Various tools make it easy to extract the technological content, or meaning, of a patent from the text in the patent record. One especially simple metric is TF-IDF (term frequency, inverse document frequency); the TF-IDF value of a term in a document from a corpus is the product of both the term’s frequency in the document and the log of the inverse of the term’s frequency in the entire corpus. This metric identifies the words in a document that most distinguish it from the other documents in a corpus. Although TF-IDF has known weaknesses and blind spots, it does a good job of automatically extracting key words that describe a patent’s technological content from the text in a patent’s title and abstract. Chalmers et al. (2010) extracted the most important TF-IDF key words in all of the new patents issued each year and mapped their annual frequencies in a series of heat maps in which lighter colors (higher “temperatures”) correspond to more frequent traits (Figure 6.6).
Heat maps like Figure 6.6 are a macrolevel description of the evolution of the content of patented inventions. By contrast, a microlevel description might depict the content of each separate invention in a patent’s genealogy, and it might show in precise and complete detail how the content of inventions changes over time in each lineage. The general idea would be to color the nodes in the genealogies in Figures 6.4 and 6.5 to encode the overall technological content of that invention. One easy and useful way to encode the overall technological content of each invention is to classify each into a few kinds of technologies, using the technology codes assigned to each patent by patent examiners. Figures 6.4 and 6.5 depict a familiar sixfold classification of technology categories proposed by Hall, Jaffee, and Trajtenberg (2002) and adopted by the National Bureau of Economic Research (NBER). Six gray colors encode the six general kinds of technology: Chemical, Computers and Communication, Drugs and Medical, Electrical and Electronic, Mechanical, and Other.

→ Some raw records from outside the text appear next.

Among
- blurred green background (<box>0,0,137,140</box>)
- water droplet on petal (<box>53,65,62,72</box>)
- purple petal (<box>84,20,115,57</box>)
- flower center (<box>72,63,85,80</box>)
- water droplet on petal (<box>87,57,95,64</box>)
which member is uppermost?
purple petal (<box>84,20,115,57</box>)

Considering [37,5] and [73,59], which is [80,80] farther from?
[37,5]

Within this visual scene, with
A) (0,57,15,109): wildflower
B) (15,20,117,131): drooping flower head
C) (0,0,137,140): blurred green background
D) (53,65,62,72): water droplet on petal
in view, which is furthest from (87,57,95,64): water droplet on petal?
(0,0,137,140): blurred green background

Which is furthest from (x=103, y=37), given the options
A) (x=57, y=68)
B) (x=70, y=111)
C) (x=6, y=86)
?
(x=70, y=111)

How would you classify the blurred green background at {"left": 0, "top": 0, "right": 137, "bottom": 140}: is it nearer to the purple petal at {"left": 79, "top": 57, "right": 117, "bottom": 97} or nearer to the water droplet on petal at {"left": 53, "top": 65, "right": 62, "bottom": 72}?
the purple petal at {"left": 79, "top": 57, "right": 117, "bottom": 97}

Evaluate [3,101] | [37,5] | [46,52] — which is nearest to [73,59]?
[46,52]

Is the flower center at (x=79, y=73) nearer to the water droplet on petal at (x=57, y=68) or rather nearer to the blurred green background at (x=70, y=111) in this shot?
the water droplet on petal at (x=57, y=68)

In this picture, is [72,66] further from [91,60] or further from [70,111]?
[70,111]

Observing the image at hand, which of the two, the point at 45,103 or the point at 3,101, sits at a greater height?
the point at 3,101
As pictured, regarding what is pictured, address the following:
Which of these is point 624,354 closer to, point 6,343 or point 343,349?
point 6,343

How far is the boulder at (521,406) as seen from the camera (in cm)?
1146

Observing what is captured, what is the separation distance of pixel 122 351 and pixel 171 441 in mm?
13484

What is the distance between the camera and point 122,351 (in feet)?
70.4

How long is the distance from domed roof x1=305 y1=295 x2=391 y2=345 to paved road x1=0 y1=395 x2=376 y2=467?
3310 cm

If we observe how traits flow in patent genealogies by close examination of the distribution of gray colors in Figures 6.4 and 6.5, we note the following conclusions. First, there are examples of all six categories among the 131 nodes shown in Figure 6.4. The minesweeping patent is classified by the USPTO as Mechanical, and all of the immediate descendants of the minesweeping patent are also classified as Mechanical. But the 36 patents in the first three generations of descendants already exhibit three other technology categories (Chemical, Computer and Communications, and Other), and the 131 patents in Figure 6.4 include examples from the two remaining categories (Drugs and Medical; Electrical and Electronic). Furthermore, the four main different lineages in Figure 6.4 contain distinctive categories of patents; the first large lineage on the far left contains mostly Mechanical and Other patents, while the second large lineage on the left contains mostly Computer and Communications and Drugs and Medical patents. The two remaining large lineages on the right both have a more complex internal citation structure, with patents from at least four different NBER categories.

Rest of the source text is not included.